In einem Hotel hatte sogar jedes Zimmer seinen eigenen Accesspoint, mit
eigenem WLAN-Passwort, so daß nicht sämtliche anderen Hotelbewohner auch
meinen Traffic mitlesen können.
Das relevante Gesetz wird grad renoviert, d.h. es gibt bereits Entwürfe.
Folglich sind Aussagen zu bisherigen Situation nicht mehr lange von
Nutzen. Zumal es m.W. keine einheitliche Linie gibt, sondern
widersprüchliche Urteile.
Da man hierzulande freilich zum Prinzip neigt, Gesetze möglichst
zweideutig zu formulieren, damit pro forma allen Seiten das geboten wird
was gefordert wird, wird voraussichtlich auch nach Gültigkeit der neuen
Regelung niemand so recht wissen, was man darf und was nicht - wer das
für einen Witz hält, der möge den letzten Entwurf lesen.

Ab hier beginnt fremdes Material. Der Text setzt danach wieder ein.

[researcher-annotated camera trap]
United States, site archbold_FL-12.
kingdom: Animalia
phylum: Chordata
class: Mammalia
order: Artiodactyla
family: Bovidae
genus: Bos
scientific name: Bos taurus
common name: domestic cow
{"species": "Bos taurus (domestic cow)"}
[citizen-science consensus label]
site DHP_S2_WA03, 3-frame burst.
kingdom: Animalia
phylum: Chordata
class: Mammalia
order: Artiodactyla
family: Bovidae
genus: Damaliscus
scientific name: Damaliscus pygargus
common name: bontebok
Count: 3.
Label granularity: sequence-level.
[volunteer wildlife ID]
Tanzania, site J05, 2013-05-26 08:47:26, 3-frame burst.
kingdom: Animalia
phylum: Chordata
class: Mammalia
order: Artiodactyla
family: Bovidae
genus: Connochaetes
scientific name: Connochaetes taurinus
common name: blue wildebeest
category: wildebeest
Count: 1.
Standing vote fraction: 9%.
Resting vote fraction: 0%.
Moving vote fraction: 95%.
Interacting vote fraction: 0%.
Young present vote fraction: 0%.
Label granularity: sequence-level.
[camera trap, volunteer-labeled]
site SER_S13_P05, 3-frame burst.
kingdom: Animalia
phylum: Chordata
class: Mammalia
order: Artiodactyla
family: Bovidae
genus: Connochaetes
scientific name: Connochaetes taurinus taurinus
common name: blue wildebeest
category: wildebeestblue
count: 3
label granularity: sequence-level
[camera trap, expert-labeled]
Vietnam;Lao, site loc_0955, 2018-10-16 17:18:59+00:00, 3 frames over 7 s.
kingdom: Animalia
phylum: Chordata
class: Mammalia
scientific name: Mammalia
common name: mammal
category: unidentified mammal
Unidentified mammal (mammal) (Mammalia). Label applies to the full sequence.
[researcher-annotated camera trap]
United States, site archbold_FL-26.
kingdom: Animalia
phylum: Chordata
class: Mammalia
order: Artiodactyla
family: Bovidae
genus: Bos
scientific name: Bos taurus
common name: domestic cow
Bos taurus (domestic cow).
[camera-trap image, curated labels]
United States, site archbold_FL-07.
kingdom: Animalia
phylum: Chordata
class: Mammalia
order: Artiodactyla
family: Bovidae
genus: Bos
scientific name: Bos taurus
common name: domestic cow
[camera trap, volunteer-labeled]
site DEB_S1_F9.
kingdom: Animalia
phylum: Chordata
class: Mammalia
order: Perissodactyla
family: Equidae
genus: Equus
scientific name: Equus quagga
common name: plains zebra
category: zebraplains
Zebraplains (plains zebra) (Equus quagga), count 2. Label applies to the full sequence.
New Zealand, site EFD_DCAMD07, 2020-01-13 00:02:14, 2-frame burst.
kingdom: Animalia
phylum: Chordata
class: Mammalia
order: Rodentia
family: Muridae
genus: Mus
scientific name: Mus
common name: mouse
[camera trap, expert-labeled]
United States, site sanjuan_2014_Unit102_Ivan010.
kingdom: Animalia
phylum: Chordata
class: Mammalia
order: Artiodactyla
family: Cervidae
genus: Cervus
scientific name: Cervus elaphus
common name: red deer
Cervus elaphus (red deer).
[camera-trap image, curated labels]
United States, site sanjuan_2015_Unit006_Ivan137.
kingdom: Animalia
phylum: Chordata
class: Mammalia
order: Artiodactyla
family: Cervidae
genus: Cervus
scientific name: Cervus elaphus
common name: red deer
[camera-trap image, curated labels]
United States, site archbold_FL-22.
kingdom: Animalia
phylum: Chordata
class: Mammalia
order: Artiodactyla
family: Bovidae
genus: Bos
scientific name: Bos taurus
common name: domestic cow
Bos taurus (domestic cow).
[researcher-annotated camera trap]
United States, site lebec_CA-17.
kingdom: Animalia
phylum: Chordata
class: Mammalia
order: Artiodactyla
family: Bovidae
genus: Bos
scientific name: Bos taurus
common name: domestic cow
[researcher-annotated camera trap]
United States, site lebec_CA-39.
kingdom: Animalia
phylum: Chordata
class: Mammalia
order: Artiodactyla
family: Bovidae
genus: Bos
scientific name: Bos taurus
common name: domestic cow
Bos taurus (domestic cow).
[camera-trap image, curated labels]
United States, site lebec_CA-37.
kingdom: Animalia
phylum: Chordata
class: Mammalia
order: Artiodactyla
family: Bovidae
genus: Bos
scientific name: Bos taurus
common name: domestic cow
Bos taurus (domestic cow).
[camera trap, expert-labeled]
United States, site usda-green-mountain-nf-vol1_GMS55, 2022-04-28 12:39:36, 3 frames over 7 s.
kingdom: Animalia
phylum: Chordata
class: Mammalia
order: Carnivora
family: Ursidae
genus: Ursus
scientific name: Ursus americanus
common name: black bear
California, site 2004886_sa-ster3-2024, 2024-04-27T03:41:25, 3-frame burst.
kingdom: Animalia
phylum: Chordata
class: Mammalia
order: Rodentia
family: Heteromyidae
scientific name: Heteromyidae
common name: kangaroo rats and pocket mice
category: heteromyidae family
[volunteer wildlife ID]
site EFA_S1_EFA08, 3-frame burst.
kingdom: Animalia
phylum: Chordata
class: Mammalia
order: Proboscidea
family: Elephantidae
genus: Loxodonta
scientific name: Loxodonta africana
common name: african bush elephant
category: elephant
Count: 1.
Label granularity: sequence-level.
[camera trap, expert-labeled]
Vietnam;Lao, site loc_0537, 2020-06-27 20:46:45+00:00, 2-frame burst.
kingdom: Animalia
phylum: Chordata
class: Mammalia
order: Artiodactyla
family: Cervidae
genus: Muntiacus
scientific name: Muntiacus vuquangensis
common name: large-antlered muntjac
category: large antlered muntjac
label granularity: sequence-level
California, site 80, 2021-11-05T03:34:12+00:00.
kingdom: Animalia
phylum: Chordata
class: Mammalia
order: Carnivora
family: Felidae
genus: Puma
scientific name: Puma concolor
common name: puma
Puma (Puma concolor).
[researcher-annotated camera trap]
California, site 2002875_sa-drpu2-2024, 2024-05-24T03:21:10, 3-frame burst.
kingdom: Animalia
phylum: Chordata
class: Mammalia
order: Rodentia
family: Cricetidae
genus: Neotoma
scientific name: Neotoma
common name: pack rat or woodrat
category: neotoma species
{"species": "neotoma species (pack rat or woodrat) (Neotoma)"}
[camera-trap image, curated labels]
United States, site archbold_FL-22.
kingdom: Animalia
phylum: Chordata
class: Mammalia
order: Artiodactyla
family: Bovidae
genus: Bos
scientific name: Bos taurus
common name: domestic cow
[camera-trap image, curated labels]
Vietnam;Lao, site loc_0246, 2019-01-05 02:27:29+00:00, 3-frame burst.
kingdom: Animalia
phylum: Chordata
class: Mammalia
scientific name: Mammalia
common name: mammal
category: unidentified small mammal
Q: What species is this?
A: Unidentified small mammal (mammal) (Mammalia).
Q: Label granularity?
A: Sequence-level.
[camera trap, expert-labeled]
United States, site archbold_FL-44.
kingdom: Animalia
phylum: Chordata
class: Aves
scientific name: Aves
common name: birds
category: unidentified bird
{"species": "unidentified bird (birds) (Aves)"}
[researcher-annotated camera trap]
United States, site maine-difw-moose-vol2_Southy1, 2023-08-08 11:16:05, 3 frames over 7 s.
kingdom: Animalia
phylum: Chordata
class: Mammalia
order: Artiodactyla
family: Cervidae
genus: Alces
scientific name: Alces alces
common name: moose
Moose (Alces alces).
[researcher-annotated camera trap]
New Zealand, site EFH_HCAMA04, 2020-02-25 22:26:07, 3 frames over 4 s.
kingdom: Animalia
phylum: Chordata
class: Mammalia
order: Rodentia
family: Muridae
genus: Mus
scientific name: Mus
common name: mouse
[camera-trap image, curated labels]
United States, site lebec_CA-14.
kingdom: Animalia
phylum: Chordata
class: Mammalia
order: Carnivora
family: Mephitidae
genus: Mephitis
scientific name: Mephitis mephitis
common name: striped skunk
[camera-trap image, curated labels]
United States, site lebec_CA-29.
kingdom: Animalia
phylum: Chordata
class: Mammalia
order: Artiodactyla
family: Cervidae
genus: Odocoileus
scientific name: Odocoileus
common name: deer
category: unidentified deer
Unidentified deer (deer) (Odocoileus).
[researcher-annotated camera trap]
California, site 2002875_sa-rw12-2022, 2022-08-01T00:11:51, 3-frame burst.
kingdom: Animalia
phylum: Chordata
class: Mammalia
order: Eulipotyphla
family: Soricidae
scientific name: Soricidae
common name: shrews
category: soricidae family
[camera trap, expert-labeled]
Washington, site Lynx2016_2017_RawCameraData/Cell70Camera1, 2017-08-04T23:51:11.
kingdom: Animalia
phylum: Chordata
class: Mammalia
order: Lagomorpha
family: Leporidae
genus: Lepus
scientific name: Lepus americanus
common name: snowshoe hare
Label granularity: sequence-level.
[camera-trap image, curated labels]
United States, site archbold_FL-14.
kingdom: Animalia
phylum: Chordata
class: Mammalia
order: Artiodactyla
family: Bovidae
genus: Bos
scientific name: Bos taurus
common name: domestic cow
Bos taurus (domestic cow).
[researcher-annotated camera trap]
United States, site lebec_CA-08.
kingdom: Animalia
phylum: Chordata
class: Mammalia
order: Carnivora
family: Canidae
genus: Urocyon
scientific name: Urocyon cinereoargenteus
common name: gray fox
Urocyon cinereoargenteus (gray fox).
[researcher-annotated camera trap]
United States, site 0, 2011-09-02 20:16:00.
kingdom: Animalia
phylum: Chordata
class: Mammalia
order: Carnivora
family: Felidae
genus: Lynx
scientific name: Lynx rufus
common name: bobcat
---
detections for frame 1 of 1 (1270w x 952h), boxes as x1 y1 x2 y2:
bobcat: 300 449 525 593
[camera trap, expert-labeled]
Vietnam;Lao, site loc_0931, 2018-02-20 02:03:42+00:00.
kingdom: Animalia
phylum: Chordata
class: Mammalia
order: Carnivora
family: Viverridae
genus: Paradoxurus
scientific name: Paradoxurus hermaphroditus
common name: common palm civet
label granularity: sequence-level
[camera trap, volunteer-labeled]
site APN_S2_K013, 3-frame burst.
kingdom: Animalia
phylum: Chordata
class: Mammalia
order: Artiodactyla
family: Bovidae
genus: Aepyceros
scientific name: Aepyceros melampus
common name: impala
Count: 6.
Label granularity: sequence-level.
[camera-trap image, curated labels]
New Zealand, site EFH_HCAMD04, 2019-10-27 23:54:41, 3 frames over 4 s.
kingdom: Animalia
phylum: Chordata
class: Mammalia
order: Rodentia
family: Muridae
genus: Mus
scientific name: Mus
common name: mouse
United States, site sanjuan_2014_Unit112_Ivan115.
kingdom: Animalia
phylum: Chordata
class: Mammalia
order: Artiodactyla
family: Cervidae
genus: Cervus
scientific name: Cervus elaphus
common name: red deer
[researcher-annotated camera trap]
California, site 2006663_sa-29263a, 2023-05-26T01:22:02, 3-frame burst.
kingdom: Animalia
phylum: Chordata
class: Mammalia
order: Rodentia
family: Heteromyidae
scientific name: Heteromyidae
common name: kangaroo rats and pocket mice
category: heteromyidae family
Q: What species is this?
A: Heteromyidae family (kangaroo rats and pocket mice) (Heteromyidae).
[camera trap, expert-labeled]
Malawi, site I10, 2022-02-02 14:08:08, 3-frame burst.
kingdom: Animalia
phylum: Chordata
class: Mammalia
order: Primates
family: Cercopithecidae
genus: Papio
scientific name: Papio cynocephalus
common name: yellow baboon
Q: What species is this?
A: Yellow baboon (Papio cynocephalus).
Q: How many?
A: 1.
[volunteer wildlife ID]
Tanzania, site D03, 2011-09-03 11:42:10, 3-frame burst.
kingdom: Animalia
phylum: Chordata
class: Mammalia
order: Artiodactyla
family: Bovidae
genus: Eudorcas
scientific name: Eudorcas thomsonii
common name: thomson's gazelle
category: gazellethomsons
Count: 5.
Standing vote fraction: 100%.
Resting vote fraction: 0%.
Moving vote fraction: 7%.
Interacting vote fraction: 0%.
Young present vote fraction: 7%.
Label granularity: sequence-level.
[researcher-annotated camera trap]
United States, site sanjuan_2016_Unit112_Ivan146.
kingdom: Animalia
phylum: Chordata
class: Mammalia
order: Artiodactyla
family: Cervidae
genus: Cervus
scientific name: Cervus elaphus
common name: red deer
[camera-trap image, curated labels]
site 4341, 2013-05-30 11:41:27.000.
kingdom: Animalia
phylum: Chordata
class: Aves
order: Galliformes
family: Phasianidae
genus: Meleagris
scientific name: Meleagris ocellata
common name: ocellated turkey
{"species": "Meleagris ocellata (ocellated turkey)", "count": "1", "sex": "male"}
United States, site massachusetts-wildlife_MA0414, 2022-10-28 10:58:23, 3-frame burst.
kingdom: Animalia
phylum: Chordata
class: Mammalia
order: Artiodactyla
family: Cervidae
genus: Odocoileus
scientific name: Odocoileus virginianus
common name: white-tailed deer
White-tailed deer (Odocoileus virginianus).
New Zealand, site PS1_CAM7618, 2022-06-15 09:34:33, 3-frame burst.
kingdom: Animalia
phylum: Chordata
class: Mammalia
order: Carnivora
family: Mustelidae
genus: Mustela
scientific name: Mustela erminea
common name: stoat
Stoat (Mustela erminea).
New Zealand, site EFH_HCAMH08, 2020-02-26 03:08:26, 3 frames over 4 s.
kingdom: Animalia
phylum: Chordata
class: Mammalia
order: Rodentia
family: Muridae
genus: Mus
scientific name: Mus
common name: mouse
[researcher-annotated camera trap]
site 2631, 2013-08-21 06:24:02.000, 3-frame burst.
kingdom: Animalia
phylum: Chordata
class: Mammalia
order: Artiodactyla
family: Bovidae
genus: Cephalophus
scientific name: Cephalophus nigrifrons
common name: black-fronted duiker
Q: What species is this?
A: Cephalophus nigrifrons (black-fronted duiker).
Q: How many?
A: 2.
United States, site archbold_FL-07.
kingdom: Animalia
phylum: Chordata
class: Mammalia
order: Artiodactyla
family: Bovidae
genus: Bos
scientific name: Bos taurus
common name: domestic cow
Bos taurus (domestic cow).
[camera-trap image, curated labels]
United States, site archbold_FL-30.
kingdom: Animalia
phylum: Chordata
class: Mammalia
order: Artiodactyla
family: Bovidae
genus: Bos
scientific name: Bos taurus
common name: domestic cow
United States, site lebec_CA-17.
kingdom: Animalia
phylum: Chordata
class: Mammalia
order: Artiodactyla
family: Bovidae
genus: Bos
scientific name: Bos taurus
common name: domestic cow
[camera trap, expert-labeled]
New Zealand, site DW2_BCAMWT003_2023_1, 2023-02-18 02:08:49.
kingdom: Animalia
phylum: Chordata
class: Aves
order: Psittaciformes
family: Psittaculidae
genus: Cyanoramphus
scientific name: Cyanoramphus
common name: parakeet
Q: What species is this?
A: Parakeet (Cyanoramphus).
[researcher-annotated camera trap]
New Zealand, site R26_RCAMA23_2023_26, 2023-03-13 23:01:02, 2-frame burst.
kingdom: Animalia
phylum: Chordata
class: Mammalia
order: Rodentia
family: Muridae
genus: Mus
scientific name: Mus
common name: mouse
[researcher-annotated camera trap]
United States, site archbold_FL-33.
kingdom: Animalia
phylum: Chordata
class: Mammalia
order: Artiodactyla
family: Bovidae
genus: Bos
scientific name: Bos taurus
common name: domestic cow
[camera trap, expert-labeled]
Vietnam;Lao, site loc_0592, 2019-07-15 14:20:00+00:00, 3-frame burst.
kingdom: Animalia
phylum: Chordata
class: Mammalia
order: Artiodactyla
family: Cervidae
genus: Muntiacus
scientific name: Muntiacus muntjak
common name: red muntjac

Soll heissen: Es zählt nicht was im Gesetz steht, sondern es zählt was
Gerichte daraus machen. Das kann dann aus Laiensicht schon mal das
Gegenteil dessen sein, was man selber rausliest.
Die Frage lässt sich also erst in 5-10 Jahren beantworten, anhand der
Rechtspraxis inklusive Prozessen, die evtl. bis hoch zum EuGH gehen.
Wenn der EU nicht irgendwann der Kragen platzt, weil sie beim Aufenthalt
in Deutschland jedes Mal so einen Zirkus mit WLANs haben.
Rufus Τ. F. schrieb:> Dann trag' das doch nach.
die antwort merke ich mir wenn es wieder mal darum geht,
bildquellnachweise anzugeben beim posten oder auf nicht eigene texte
mit link angabe zu verweisen.
rufus rufus - du lässt nach ;-)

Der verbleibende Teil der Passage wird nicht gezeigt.